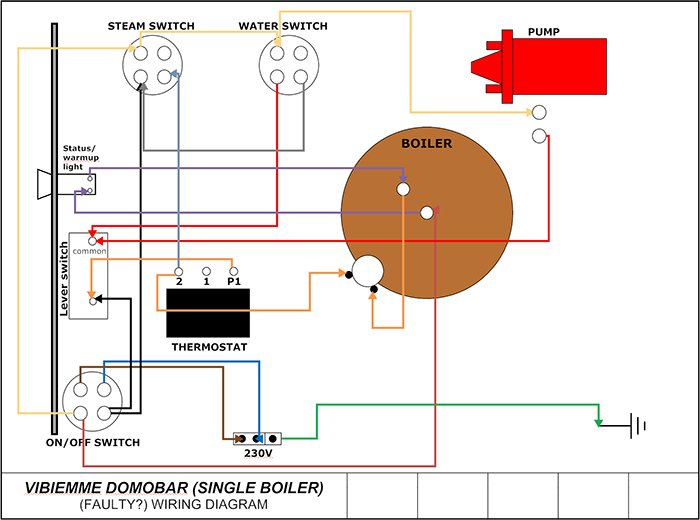Wiring Diagram Informations Thermostat Wiring Wiring And Diagram
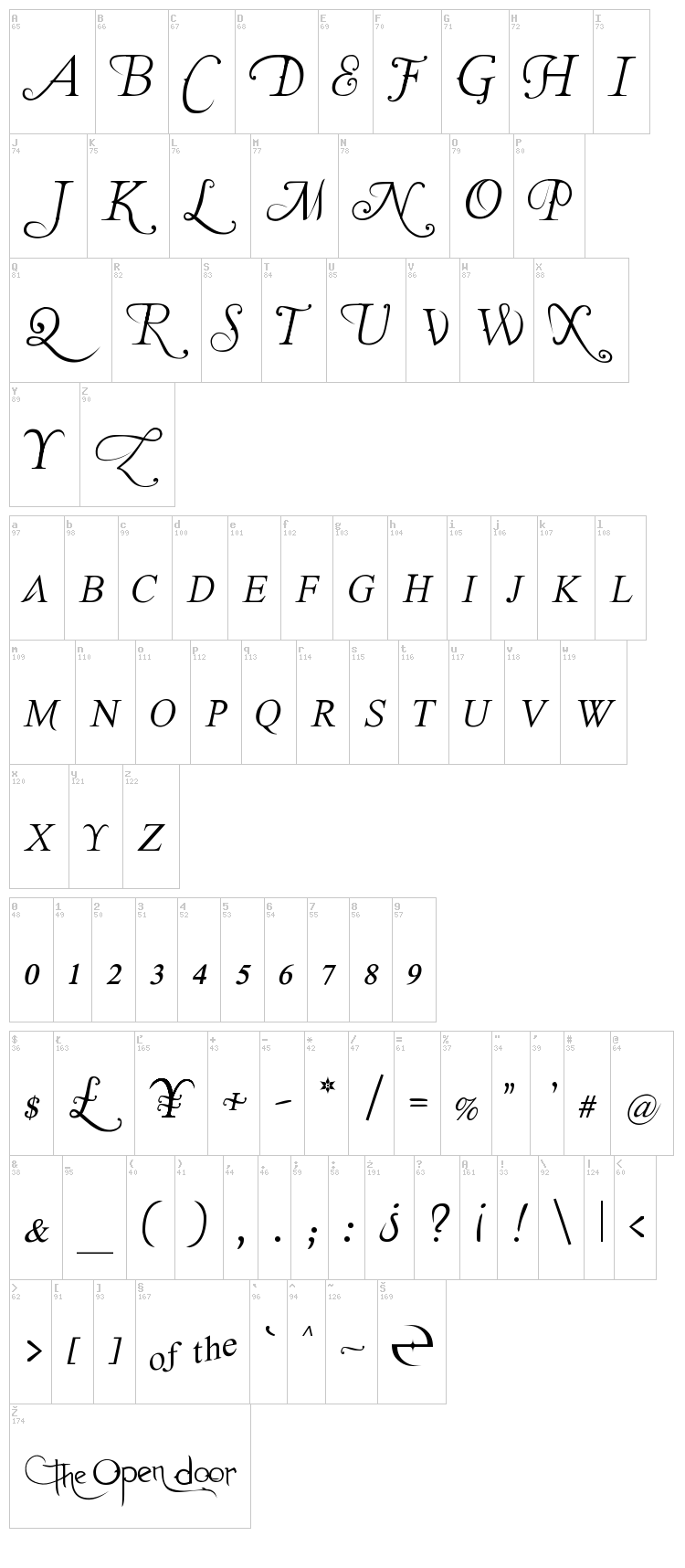 The Last Font I'm Wasting On You font map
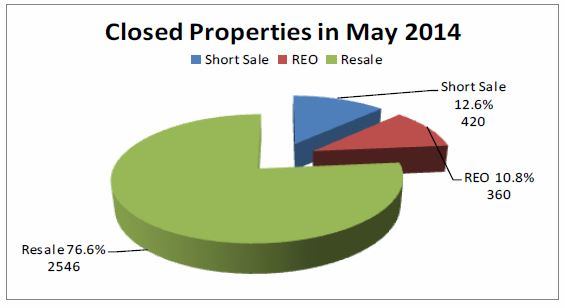 Ticor-REAL ESTATE MARKET REPORT-Las Vegas-May 2014 snipp-Middle chart- Janice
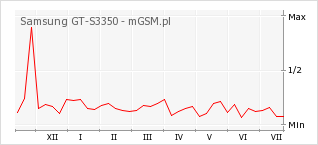 Wykres zmian popularności telefonu Samsung GT-S3350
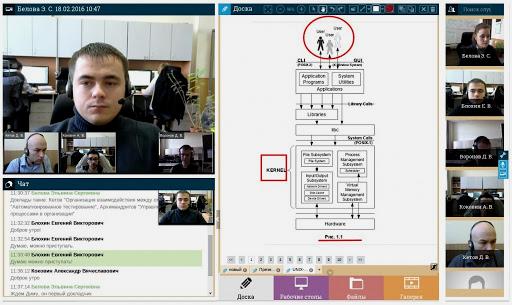 «Ростех» разработал аналог Skype сраспознаванием лиц подназванием «Вега-Ирида»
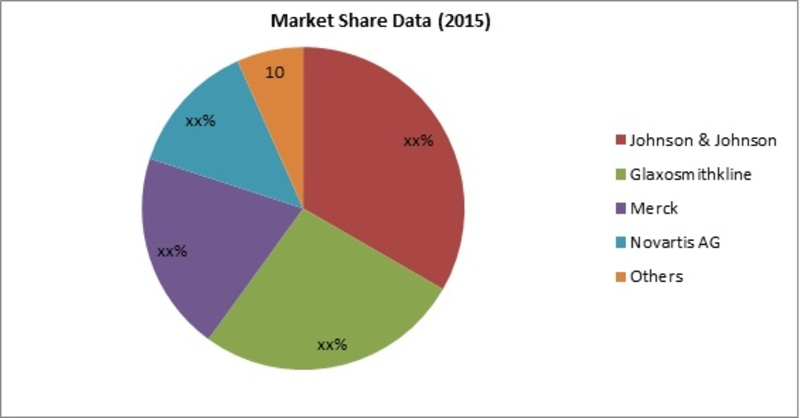 Latex Allergy Market Share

◆ ◆ ◆ ◆ ◆ ◆ ◆

- [PROBLEM TO SOLVE]: Write out the data exactly, but not its pictures.

- [RESULT OF THE TASK]:
Wiring Diagram Informations Thermostat Wiring Wiring And Diagram
 The Last Font I'm Wasting On You font map
 Ticor-REAL ESTATE MARKET REPORT-Las Vegas-May 2014 snipp-Middle chart- Janice
 Wykres zmian popularności telefonu Samsung GT-S3350
 «Ростех» разработал аналог Skype сраспознаванием лиц подназванием «Вега-Ирида»
 Latex Allergy Market Share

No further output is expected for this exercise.